(A run of records)
[Start]

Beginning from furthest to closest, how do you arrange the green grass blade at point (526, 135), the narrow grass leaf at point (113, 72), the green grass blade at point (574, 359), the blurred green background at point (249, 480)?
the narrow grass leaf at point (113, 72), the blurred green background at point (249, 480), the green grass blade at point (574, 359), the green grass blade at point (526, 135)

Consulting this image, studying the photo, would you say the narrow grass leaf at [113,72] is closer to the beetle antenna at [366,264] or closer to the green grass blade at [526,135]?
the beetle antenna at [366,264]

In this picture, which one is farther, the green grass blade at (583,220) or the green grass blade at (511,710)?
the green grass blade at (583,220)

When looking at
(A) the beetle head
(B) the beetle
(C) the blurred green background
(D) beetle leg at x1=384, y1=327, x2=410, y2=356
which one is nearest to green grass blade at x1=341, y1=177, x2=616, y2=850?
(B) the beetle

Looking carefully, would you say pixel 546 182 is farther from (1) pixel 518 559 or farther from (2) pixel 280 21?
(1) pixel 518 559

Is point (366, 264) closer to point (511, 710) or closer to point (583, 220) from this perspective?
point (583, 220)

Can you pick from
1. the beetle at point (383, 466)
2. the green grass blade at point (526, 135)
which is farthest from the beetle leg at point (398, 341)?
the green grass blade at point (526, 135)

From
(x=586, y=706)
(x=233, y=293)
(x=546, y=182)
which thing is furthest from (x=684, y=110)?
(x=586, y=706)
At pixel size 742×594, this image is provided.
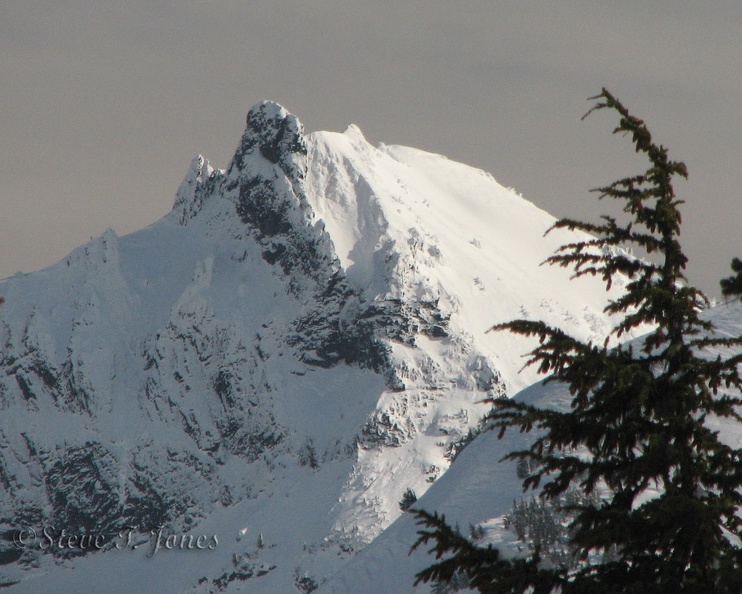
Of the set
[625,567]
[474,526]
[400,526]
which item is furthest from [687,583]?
[400,526]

[End]

▶ [Prompt]: Convert every line of all the items above into a numbered list, omitting blank lines. Leave the picture out of the list.

▶ [Exercise solution]:
1. Beginning from furthest to closest, how do you arrange the green grass blade at point (526, 135), the narrow grass leaf at point (113, 72), the green grass blade at point (574, 359), the blurred green background at point (249, 480)?
2. the narrow grass leaf at point (113, 72), the blurred green background at point (249, 480), the green grass blade at point (574, 359), the green grass blade at point (526, 135)
3. Consulting this image, studying the photo, would you say the narrow grass leaf at [113,72] is closer to the beetle antenna at [366,264] or closer to the green grass blade at [526,135]?
4. the beetle antenna at [366,264]
5. In this picture, which one is farther, the green grass blade at (583,220) or the green grass blade at (511,710)?
6. the green grass blade at (583,220)
7. When looking at
8. (A) the beetle head
9. (B) the beetle
10. (C) the blurred green background
11. (D) beetle leg at x1=384, y1=327, x2=410, y2=356
12. which one is nearest to green grass blade at x1=341, y1=177, x2=616, y2=850?
13. (B) the beetle
14. Looking carefully, would you say pixel 546 182 is farther from (1) pixel 518 559 or farther from (2) pixel 280 21?
15. (1) pixel 518 559
16. Is point (366, 264) closer to point (511, 710) or closer to point (583, 220) from this perspective?
17. point (583, 220)
18. Can you pick from
19. 1. the beetle at point (383, 466)
20. 2. the green grass blade at point (526, 135)
21. which is farthest from the beetle leg at point (398, 341)?
22. the green grass blade at point (526, 135)
23. From
24. (x=586, y=706)
25. (x=233, y=293)
26. (x=546, y=182)
27. which thing is furthest from (x=684, y=110)?
28. (x=586, y=706)
29. At pixel size 742×594, this image is provided.
30. Of the set
31. [625,567]
32. [474,526]
33. [400,526]
34. which item is furthest from [687,583]?
35. [400,526]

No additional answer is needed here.